Manöverkritik nach gescheitertem Referendum

von Steffen Lehnert

(Darmstadt, 01. November 2009, amerika21.de).- Montevideo. Ende Oktober wurde in Uruguay gewählt. Obgleich das Linksbündnis Frente Amplio die erste Runde der Wahlen mit deutlichem Vorsprung für sich entscheiden konnte und der Stichwahl Ende November recht zuversichtlich entgegenblickt, belastet sie ein Trauma nach wie vor: Das Plebiszit zur Annullierung der Amnestie für Verbrechen von Polizei und Armee während der Diktatur ist gescheitert. Es ist ein heftiger Rückschlag für Menschenrechtsorganisationen und Opferverbände, zumal diese Kräfte durchaus optimistisch auf den Wahlabend blickten. Schließlich war das Gesetz noch in der Woche vor der Wahl vom Obersten Gerichtshof in Bezug den Fall der 1974 im Gefängnis ermordeten Nibia Sabalsagaray als nicht anwendbar und in Teilen gar für verfassungswidrig erklärt worden.
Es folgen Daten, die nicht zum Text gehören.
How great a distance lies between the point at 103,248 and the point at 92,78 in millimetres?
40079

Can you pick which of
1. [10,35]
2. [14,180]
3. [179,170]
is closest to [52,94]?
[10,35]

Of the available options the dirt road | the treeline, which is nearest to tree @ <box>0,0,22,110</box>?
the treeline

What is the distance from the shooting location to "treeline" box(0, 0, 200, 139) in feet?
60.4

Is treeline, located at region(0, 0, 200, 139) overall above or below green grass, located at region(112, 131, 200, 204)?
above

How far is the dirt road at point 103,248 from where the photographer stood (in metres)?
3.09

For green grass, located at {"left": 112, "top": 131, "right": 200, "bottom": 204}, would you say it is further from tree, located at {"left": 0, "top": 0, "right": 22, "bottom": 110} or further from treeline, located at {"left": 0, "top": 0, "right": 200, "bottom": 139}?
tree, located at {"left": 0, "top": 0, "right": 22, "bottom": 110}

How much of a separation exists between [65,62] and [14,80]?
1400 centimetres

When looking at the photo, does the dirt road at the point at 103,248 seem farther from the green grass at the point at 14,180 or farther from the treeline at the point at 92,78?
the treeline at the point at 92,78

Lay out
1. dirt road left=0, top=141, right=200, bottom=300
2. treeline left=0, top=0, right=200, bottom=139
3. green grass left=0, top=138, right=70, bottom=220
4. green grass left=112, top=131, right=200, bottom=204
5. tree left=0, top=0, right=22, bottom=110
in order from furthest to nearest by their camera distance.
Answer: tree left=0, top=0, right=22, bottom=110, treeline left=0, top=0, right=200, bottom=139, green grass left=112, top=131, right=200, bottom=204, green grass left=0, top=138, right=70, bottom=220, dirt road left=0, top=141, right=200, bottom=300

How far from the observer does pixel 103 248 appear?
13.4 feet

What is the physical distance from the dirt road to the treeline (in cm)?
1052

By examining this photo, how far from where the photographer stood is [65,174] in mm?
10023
Umso schmerzhafter war, dass das Referendum nur sehr knapp scheiterte und erste Meldungen am Wahlabend gar verhießen, es hätte zu einer Stimmenmehrheit gereicht. Doch am Ende unterlagen die Gegner*innen der Amnestie mit 47,36 Prozent. Es fehlten rund 40.000 Stimmen.

Die Initiator*innen bemängeln nun ungleiche Wahlbedingungen. So musste man sich lediglich für das „Si“ aktiv am Plebiszit beteiligen. Wer sicht enthielt, stärkte die Gegenseite. Ebenso wird kritisiert, dass Wähler*innen, die ihre Stimme zur Präsidentschaftswahl annullierten, keine Möglichkeit zur Teilnahme am Plebiszit hatten und ebenfalls zu den Gegner*innen des Referendums gezählt wurden. Jose „Pepe“ Mujica, Präsidentschaftskandidat der Frente Amplio, hatte schon zuvor beanstandet, dass durch die gleichzeitige Ausrichtung von Wahl und Referendum letzteres ins Hintertreffen geraten sei.

Die Parteien hatten sich aus der Kampagne für eine Abschaffung der Amnestie herausgehalten und sich eher eigenen Wahlkampfthemen gewidmet. Dies lag zum Teil sicherlich auch im Kalkül der linken FA, deren Kampagnenteams hofften, ohne eine deutliche Positionierung zu der Amnestiefrage auch Wähler*innen aus den anderen parteipolitischen Lagern zu gewinnen. Nun überwiegt die Betroffenheit über das Scheitern beim Referendum. „Wir werden weiter für die Menschenrechte kämpfen“, verkündigte das Kampagnenteam der linken Regierungspartei. Für den 20. November wurde bereits ein Trauermarsch durch Montevideo angekündigt.

Allzu realitätsfern sind die Hoffnungen auch nicht, dass das umstrittene „Ley de Caducidad“ doch noch gekippt wird – wenn nicht durch das Referendum, dann im Parlament. Immerhin verstößt es nicht nur gegen die uruguayische Verfassung, sondern auch gegen internationale Menschenrechtsabkommen. In Uruguay fielen während der Diktatur (1973-1985) rund 200 Menschen politischen Morden zum Opfer.